Don’t waste your time trying to be successful, spend your time creating value: value for your customers, value for people and value for society. If you’re valuable, then you will attract more business and therefore more success. It’s not what you do, or how well you do it that’s important, it’s who you are that counts. At all times, strive to do something that matters.
Learn the rules and then play better You have to learn the rules of the game. And then you have to play better than anyone else.
It doesn’t mean that you have to behave like everyone else or do the same things other startups do, once you have a full understanding of the rules of the market you’re in, you can have the power to play better, challenge the rules of the game, or to change them.
To become an expert at something, learn all you can about that subject, study other’s successes and then aim to do it better than them. The stronger your commitment and passion is to your endeavour, the greater your resolve will be to succeed.

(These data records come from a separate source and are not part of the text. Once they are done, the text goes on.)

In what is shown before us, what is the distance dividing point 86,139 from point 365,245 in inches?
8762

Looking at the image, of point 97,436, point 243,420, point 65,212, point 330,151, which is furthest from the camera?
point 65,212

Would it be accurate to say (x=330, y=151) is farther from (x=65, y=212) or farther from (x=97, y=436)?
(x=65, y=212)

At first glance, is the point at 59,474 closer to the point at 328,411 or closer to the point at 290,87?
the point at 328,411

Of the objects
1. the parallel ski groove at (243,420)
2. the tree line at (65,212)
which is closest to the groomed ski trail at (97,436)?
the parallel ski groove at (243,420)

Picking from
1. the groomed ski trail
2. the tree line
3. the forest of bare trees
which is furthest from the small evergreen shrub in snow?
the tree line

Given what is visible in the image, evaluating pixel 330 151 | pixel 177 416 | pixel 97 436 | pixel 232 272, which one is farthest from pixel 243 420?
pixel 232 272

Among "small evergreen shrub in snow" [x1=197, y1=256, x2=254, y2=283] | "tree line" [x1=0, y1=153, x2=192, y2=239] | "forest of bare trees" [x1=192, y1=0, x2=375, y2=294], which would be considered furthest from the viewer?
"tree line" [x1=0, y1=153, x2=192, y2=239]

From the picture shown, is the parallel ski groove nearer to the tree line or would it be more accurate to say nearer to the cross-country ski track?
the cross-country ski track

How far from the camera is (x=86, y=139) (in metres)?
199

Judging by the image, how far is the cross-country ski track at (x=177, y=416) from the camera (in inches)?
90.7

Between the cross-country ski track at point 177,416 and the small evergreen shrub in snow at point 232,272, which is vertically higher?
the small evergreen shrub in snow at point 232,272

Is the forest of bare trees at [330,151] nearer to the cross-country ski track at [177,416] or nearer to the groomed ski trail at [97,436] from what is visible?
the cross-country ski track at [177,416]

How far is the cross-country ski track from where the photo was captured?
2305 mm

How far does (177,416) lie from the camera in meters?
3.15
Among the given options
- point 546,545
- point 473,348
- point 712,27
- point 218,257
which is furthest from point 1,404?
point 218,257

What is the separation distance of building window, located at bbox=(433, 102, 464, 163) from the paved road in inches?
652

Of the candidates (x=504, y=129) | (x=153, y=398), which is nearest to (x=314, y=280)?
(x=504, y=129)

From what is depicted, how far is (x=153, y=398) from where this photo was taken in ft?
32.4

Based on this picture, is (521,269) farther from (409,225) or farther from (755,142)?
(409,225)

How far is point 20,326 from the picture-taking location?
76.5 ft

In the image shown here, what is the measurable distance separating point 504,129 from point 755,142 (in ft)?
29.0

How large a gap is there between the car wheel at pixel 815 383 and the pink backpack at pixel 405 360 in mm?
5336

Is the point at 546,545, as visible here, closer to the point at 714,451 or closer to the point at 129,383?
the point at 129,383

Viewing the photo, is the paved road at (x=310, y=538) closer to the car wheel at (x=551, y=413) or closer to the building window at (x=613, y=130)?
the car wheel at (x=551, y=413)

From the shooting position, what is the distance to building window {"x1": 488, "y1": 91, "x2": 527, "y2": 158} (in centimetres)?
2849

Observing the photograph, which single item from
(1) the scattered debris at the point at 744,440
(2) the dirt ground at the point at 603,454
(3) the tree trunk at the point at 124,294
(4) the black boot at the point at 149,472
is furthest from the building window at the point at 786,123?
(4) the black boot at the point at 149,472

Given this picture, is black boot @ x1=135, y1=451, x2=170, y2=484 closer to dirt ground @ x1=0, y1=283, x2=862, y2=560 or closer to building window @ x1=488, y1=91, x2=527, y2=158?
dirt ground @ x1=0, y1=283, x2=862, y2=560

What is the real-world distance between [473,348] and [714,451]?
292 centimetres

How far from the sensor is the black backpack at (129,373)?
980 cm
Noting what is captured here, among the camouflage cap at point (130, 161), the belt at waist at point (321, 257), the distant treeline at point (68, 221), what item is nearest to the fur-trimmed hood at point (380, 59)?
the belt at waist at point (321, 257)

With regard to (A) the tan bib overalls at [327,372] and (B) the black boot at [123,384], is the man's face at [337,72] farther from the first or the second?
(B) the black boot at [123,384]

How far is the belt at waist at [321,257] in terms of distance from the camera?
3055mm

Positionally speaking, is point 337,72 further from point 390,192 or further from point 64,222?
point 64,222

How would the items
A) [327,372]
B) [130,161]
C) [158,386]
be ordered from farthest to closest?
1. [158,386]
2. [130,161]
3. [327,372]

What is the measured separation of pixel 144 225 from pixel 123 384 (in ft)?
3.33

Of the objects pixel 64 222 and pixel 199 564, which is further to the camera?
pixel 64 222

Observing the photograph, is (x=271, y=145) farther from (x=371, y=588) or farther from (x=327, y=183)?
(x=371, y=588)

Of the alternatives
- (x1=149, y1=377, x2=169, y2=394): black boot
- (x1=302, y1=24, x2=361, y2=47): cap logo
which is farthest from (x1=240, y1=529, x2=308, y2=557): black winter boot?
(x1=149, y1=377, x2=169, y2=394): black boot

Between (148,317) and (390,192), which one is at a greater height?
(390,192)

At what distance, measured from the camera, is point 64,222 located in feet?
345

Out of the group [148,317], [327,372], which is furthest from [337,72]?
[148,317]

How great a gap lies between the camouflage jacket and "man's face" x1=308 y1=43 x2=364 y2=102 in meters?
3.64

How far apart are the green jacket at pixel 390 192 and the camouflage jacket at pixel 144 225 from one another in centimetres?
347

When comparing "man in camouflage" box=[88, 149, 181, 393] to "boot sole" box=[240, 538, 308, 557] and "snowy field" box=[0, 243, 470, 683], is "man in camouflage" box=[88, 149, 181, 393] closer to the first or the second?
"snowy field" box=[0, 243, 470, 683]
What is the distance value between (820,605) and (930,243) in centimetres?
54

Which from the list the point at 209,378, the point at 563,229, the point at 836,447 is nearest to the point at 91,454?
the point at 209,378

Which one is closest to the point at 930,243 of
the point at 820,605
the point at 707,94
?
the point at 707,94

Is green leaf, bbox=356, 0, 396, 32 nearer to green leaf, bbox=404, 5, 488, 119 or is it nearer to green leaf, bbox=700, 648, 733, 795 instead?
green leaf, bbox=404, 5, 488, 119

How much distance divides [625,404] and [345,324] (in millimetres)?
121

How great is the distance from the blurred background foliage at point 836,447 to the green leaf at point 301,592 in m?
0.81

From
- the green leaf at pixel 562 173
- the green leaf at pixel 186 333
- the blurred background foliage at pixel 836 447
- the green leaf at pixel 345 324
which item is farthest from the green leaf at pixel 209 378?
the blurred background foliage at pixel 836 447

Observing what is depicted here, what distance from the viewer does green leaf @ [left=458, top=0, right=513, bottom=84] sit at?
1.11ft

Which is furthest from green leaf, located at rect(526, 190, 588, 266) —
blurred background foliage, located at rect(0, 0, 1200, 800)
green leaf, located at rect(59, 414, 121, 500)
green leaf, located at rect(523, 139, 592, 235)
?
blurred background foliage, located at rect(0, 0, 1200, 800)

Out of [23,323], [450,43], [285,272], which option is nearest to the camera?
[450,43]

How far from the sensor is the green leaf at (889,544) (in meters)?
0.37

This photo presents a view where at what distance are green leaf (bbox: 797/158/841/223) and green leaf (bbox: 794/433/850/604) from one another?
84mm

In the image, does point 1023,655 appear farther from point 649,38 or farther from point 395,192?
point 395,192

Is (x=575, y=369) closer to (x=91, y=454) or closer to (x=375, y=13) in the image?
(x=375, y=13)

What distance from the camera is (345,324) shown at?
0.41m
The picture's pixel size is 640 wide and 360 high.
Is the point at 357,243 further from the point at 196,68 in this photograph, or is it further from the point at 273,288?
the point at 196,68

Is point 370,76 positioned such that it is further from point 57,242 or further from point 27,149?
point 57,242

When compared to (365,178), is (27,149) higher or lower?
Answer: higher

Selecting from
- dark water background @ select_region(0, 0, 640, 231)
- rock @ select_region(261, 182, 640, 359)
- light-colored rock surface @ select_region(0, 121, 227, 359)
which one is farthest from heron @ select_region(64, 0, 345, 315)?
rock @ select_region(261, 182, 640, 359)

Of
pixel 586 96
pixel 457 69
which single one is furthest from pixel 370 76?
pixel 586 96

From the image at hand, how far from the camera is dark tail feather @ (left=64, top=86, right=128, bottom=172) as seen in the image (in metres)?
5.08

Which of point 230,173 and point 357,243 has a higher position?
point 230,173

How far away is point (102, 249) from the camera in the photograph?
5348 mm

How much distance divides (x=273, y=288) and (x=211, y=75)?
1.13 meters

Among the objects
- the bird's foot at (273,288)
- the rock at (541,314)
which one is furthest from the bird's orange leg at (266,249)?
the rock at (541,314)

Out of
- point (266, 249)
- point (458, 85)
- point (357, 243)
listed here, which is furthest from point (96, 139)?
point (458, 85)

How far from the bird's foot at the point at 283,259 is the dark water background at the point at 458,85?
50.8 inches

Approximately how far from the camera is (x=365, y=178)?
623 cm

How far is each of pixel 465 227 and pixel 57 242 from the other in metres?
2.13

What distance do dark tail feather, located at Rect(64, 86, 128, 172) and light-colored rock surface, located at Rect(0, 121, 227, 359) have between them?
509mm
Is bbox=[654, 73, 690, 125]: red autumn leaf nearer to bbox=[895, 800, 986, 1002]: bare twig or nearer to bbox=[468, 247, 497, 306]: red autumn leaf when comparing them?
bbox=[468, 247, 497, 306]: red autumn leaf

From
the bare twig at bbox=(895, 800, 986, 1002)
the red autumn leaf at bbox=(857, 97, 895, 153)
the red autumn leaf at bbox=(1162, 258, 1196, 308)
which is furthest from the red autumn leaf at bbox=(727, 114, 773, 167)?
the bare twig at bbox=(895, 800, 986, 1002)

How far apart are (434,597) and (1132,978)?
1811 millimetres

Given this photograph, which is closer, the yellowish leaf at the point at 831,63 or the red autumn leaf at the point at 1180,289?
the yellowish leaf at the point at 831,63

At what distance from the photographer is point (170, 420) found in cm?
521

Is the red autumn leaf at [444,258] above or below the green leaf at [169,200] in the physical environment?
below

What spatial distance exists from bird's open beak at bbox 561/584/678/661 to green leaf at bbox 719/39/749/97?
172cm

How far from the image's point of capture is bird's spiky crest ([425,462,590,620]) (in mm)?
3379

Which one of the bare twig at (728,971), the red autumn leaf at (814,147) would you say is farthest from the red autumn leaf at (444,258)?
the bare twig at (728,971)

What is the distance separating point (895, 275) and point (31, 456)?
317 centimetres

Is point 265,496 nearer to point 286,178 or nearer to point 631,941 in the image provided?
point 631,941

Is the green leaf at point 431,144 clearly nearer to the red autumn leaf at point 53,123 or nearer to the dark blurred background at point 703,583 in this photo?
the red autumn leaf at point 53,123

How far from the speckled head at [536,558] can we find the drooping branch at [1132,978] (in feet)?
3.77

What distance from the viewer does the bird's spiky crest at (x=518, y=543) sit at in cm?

A startup is more of an art than a science, but we can still take heart in these lessons from one of history’s greatest scientific minds. If we can all approach each day with a spirit of curiosity, perseverance and creativity, we’ll be able to carve out our own definition of startup success – and generate more lasting value for our customers, our people and consequently, ourselves. A startup is like riding a bike, to keep your balance you must keep moving.
Finally, as we remember Einstein on this poignant day, his final words sum up the man. Hours before his death, Einstein’s doctors proposed trying a new and unproven surgery as a final option for extending his life. Einstein simply replied, I have done my share, it is time to go. I will do it elegantly.